OBJECTIVE: This study investigated the rapid onset of bronchodilation effect and compared lung function changes following budesonide/formoterol (Symbicort Turbuhaler®) inhalation in Chinese patients with moderate-severe chronic obstructive pulmonary disease (COPD) and bronchial asthma. METHODS: In this open-label, parallel-group clinical study, patients eligible for study were divided into COPD group (n=62, mean age 68.16±8.75 years) and asthma group (n=30, mean age 45.80±12.35 years). Lung function tests (include FEV1, FVC, FEV1/FVC, and IC) were performed at baseline (t=0 min time point, value before inhalation of budesonide/formoterol), and then eligible patients received two inhalations of budesonide/formoterol (160/4.5 µg).
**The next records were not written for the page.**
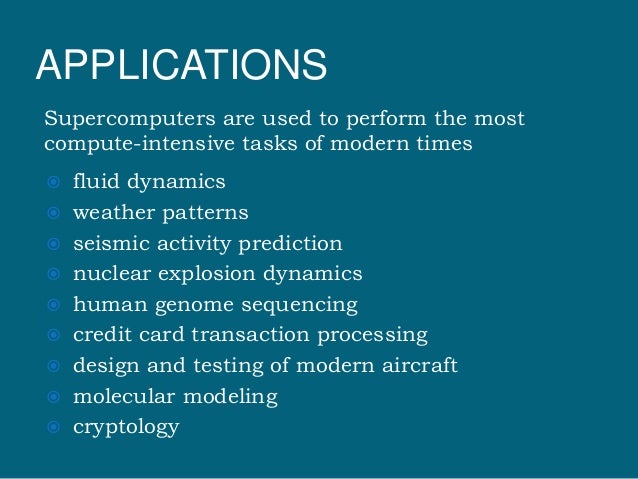 APPLICATIONS

Supercomputers are used to perform the most compute-intensive tasks of modern times

- fluid dynamics
- weather patterns
- seismic activity prediction
- nuclear explosion dynamics
- human genome sequencing
- credit card transaction processing
- design and testing of modern aircraft
- molecular modeling
- cryptology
Lung function tests were reassessed at t=3, 10 and 30 min time point. The primary end-point was lung function change 3 min after drug inhalation, and the secondary end-points were comparison of the gas flow rate (ΔFEV1) and volume responses (ΔFVC, ΔIC) between COPD and asthma patients after inhalation of budesonide/formoterol. RESULTS: Compared with the baseline, all patients significantly improved their lung function (included FEV1, FVC, FEV1/FVC, and IC) at 3 min (P<0.05). Greater bronchodilation efficacy was found in the asthma group compared with the COPD group (P<0.05). In the asthmatic patients, the curves of FEV1, FVC, FEV1/FVC, IC, showed improvement with an ascending trend at all time points from 3 to 30 min. Whereas in the COPD patients, only the curves of FEV1, FVC, IC showed similar pattern. We found that ΔFVC was significantly higher than ΔFEV1 in both groups (P<0.05), but no significant difference between ΔIC and ΔFEV1 (P>0.05). Compared with COPD group, asthma group had higher level of ΔFEV1 and ΔIC (P<0.05), but no significant difference for ΔFVC can be found. CONCLUSIONS: Budesonide/formoterol has a fast onset of bronchodilation effect in patients with moderate-severe COPD and asthma. Greater efficacy was found in the asthma group compared with the COPD group. The gas flow rate and volume responses in patients with COPD differ from those with asthma after inhalation of Budesonide/formoterol.